Right now it is just an idea, and there are no concrete plans underway, but it may happen, and officials say it would be a massive undertaking.
It was February of 2010 when the baleen whale washed up on the beach in Port A. That presented quite the headache, as the arrival presented literally tons of rotting material.
At the time, a decision was made to take out a couple of dunes, bury the whale, and then rebuild the dunes. Tony Amos of the Marine Science Institute said he didn't know exactly how long it would take for the whale to decompose completely, and just leave a skeleton behind, but a few weeks ago he went back to the site and did a little probing. He discovered that process has already happened.

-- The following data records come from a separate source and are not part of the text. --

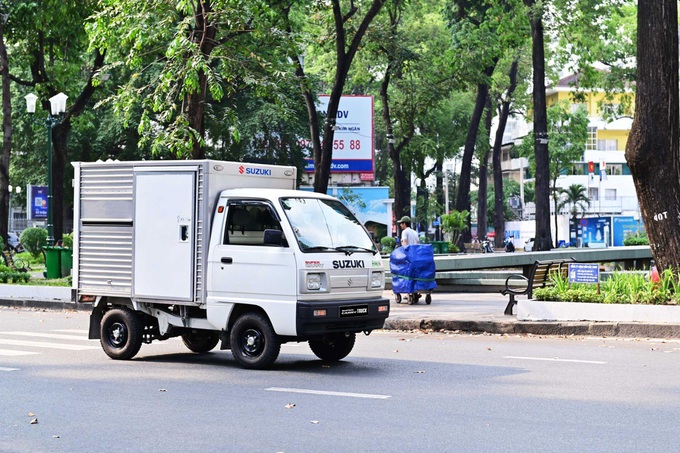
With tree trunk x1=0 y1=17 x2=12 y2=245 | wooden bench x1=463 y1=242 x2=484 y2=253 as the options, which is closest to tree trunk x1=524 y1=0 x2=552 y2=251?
wooden bench x1=463 y1=242 x2=484 y2=253

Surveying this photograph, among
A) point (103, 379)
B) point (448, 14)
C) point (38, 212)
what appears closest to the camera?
point (103, 379)

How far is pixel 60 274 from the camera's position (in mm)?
27750

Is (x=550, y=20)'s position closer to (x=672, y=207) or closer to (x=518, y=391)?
(x=672, y=207)

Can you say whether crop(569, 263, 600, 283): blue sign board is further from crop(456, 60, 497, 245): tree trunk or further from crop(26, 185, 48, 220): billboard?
crop(26, 185, 48, 220): billboard

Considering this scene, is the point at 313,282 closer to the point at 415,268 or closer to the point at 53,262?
the point at 415,268

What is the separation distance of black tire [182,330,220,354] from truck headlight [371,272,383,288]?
244 centimetres

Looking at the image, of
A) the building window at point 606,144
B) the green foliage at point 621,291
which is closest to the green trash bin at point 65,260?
the green foliage at point 621,291

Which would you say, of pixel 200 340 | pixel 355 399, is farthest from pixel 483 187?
pixel 355 399

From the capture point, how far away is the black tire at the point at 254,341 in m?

Now, Amos and others want to dig up the whale's bones and put them on display.
"It will be a magnificent thing for the public to see," Amos said. "The size and the power and the beauty of the bones that make up these wonderful animals."
One of the proposals is to put the bones on a pavilion outside of the visitors' center at the University of Texas Marine Science Institute in Port Aransas.
There are at least 200 bones in the whale. Amos said the skull itself weights about 500 pounds. Currently at the visitor's center there is a single jaw bone of another fin whale on display that weighs 275 pounds. There is also a skull of a smaller whale, which weighs 425 pounds.
Because all marine mammals are protected by the Marine Mammal Protection Act, the institute needs to get permission from the federal government before this can happen. Amos is hopeful that they that will get that approval.